Spatial reasoning records
====

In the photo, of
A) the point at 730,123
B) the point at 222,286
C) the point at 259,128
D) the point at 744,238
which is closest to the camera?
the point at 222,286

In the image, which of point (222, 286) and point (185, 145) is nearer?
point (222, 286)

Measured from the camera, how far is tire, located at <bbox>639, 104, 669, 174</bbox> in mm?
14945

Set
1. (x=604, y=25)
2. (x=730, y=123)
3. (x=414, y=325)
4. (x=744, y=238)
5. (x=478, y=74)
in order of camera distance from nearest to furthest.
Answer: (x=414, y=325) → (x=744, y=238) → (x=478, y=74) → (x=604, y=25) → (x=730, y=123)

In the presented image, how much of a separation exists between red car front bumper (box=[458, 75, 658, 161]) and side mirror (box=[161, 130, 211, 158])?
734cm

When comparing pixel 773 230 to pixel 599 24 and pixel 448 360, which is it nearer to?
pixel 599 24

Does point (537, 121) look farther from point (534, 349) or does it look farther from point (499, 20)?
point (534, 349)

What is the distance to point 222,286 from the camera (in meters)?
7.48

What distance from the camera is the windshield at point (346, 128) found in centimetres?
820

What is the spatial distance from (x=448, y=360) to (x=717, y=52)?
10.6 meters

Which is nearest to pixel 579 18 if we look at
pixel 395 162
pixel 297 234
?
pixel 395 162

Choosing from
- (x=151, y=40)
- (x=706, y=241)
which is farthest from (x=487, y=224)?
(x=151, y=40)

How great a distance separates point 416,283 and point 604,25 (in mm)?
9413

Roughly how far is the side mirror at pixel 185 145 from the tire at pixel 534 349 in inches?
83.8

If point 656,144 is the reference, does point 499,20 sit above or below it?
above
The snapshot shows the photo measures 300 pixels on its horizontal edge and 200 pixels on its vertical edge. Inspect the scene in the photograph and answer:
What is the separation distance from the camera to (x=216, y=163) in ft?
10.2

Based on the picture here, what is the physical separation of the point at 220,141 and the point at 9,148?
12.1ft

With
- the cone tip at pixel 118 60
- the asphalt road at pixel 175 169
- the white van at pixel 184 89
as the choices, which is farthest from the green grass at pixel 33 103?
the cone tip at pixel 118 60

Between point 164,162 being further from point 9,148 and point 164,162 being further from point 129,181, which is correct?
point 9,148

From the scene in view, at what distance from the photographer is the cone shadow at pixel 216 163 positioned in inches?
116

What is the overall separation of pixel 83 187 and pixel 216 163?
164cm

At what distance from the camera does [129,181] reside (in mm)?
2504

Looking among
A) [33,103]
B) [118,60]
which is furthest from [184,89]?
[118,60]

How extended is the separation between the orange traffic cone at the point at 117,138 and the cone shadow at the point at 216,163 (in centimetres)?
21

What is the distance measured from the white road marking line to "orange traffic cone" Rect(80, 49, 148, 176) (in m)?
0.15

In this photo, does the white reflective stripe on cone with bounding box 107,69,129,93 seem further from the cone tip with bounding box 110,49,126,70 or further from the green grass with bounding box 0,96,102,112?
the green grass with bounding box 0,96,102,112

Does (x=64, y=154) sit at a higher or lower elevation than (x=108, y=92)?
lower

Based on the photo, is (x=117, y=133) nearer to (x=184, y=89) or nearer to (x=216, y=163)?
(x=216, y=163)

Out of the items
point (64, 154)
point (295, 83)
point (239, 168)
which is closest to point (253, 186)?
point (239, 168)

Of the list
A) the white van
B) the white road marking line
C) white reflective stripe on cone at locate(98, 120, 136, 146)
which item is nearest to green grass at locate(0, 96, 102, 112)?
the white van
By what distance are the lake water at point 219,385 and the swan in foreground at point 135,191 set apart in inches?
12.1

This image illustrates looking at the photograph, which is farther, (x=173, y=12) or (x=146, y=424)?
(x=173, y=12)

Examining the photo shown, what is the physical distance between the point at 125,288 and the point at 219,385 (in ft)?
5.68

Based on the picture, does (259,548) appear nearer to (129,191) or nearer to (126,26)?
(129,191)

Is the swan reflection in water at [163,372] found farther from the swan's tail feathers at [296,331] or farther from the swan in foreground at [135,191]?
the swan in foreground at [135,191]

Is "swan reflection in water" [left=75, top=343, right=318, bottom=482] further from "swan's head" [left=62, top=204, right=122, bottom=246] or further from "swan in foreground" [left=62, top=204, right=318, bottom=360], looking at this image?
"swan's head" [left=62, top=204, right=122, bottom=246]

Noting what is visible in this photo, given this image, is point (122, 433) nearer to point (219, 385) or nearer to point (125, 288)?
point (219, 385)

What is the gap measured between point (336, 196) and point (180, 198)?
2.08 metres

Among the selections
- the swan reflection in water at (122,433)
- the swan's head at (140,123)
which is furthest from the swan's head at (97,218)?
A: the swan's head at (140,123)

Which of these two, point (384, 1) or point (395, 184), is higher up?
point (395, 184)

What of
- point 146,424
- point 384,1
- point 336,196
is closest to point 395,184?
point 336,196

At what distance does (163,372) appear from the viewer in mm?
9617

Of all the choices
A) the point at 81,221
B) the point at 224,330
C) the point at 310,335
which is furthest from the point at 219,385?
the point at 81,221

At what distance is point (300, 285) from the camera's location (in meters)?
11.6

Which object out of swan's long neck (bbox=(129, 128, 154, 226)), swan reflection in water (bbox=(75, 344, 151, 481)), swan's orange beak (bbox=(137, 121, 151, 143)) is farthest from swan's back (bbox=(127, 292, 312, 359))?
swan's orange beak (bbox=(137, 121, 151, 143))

====

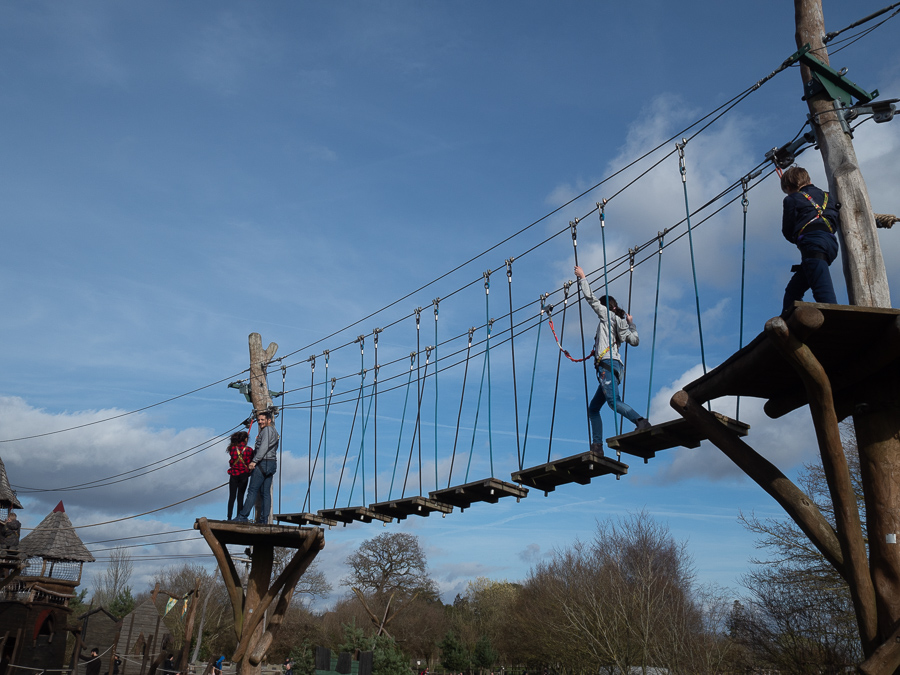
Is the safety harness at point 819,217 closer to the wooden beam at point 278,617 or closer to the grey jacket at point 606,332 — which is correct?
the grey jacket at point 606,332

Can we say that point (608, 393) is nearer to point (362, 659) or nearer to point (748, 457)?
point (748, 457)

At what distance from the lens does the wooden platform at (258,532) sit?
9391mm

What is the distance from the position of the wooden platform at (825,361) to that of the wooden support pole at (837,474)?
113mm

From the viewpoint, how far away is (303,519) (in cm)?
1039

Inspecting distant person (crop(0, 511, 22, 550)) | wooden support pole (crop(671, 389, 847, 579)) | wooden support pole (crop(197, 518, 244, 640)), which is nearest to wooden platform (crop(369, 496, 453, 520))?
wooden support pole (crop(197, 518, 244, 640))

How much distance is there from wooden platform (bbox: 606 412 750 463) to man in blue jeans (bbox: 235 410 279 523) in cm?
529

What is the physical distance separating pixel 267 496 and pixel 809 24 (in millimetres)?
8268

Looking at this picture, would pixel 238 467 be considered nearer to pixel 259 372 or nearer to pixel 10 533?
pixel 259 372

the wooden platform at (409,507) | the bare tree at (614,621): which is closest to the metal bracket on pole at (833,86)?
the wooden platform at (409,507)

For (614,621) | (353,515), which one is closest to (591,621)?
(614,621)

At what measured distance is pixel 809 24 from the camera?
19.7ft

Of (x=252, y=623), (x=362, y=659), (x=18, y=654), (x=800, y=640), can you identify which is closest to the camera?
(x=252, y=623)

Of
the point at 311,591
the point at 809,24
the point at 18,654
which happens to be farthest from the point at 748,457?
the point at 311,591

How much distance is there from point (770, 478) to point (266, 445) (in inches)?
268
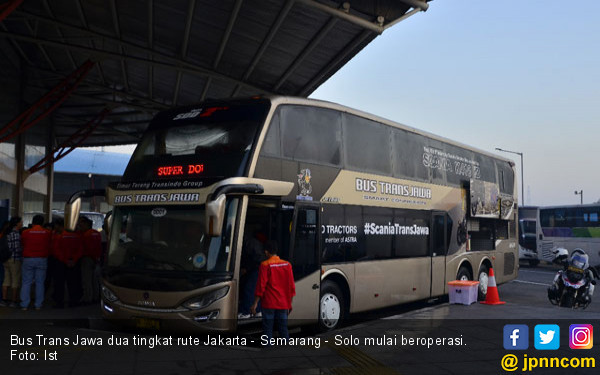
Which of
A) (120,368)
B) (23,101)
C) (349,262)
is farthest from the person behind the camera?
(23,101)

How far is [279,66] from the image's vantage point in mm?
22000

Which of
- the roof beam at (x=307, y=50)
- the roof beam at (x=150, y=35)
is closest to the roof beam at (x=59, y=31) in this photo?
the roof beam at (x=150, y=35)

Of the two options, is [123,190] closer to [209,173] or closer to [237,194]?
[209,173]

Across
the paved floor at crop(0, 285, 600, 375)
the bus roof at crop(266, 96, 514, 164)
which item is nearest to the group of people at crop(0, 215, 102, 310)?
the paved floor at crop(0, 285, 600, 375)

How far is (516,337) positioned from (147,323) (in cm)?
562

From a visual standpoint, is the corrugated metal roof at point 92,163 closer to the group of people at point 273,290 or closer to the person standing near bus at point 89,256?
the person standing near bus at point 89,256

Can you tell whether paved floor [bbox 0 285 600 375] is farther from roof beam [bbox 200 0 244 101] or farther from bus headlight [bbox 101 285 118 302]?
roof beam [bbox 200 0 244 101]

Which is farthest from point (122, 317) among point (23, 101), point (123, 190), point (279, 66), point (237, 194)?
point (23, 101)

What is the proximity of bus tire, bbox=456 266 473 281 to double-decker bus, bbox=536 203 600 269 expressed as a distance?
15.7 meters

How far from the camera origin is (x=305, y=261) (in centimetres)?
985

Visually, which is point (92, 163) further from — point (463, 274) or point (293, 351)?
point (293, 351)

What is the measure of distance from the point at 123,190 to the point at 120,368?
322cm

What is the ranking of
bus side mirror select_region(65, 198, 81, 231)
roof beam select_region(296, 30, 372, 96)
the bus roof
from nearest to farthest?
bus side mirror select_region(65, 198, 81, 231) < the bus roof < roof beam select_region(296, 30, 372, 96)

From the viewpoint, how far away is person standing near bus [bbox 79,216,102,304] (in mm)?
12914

====

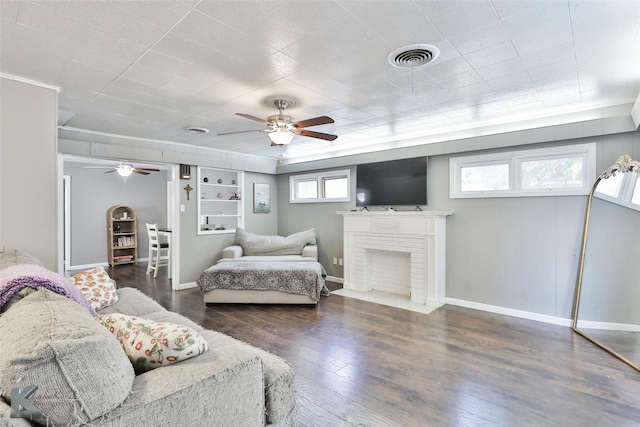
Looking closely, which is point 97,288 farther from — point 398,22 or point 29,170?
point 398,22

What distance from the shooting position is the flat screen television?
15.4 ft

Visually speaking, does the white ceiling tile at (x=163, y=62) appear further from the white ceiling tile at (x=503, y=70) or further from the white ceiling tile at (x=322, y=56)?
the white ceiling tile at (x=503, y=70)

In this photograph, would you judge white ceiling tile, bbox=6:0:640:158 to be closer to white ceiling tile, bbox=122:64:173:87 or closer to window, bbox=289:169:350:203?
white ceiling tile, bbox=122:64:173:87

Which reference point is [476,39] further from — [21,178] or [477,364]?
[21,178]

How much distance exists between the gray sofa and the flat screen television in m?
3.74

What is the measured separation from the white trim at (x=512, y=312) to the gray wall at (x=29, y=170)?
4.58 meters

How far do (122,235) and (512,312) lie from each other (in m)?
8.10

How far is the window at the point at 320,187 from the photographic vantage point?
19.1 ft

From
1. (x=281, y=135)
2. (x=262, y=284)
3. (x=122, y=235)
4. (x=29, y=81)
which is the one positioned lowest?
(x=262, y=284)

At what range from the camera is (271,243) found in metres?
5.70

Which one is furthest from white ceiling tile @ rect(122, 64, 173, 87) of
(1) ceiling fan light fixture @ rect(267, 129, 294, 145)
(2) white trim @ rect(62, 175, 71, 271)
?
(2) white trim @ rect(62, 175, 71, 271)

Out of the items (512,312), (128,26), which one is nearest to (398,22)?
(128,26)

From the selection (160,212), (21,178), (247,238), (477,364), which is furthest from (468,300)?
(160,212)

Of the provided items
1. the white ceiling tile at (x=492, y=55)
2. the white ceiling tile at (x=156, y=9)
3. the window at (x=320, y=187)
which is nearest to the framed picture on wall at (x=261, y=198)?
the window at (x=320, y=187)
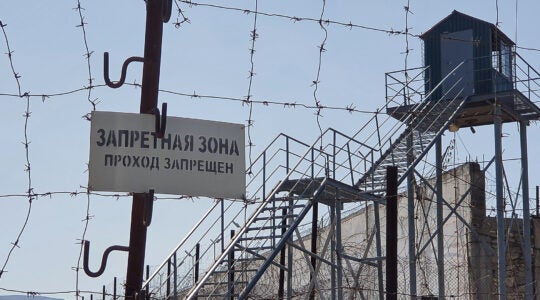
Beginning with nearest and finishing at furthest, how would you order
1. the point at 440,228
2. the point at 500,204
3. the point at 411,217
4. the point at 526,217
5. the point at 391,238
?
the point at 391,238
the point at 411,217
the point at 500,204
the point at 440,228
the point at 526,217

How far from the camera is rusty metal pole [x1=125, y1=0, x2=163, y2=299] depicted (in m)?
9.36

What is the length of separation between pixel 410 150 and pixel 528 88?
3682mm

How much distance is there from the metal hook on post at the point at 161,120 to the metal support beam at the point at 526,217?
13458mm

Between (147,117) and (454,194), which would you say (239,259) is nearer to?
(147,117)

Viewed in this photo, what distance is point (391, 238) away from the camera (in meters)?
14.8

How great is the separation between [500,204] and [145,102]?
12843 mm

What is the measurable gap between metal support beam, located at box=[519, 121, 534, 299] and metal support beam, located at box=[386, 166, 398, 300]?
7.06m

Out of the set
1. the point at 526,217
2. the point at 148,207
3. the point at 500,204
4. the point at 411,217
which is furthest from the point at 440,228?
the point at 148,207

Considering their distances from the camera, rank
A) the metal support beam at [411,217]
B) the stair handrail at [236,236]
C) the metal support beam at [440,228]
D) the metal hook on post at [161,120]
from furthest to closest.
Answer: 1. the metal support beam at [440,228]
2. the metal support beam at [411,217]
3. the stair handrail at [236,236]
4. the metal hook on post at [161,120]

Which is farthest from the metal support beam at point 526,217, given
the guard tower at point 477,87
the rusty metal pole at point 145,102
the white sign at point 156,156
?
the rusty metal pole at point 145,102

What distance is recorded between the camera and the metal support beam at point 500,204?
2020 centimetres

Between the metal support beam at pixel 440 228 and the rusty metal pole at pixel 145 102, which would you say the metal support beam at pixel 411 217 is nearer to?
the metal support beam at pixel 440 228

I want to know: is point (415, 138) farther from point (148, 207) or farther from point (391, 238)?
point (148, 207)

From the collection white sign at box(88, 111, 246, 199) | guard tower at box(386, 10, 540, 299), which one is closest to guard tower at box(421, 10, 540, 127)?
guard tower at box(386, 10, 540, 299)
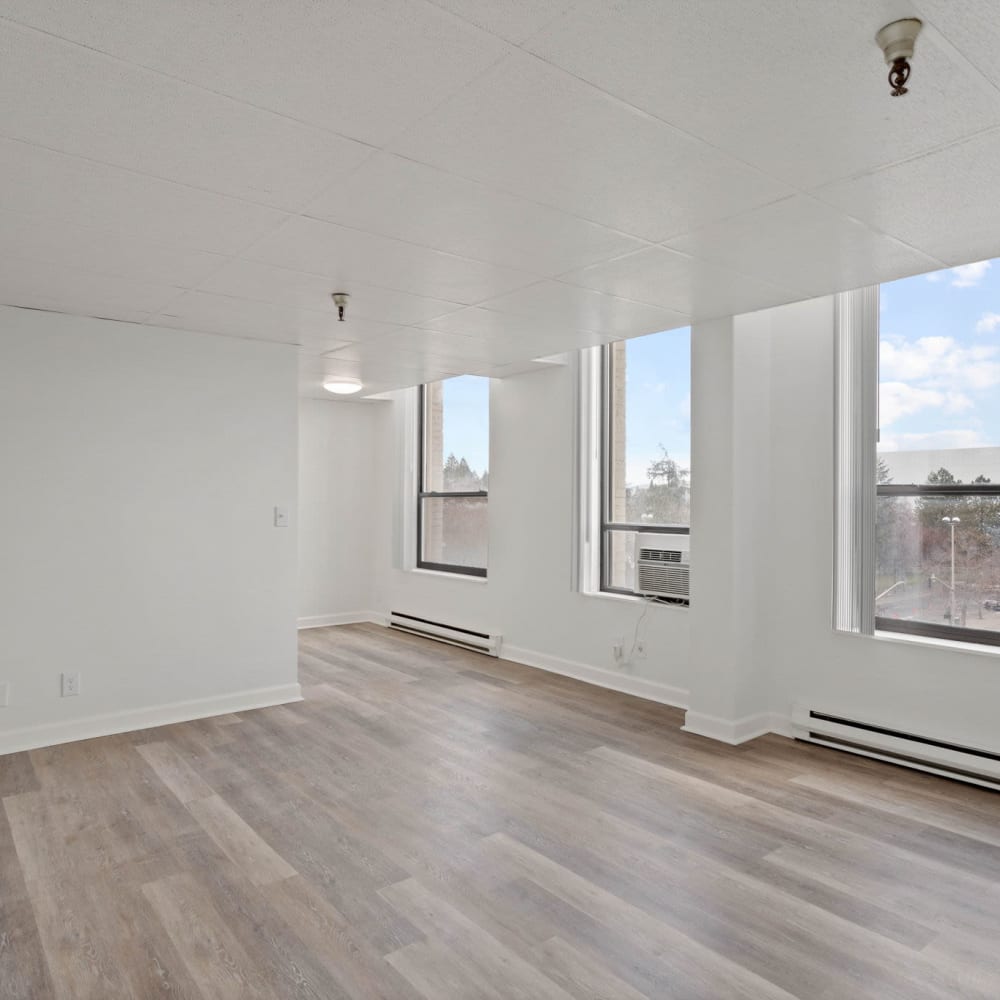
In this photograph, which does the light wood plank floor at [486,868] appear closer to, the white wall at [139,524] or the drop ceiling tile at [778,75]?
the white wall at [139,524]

====

Given task: Reproduce the stretch of records from the line containing "What distance is recorded" through the line containing "2020 centimetres", requests included. Rescale every distance value in the answers by multiplying it by 0.5 and rounding to a whole number, with halves rounded up.

Complete response:
What distance is recorded between the camera and the metal support beam at point 500,204?
1010 centimetres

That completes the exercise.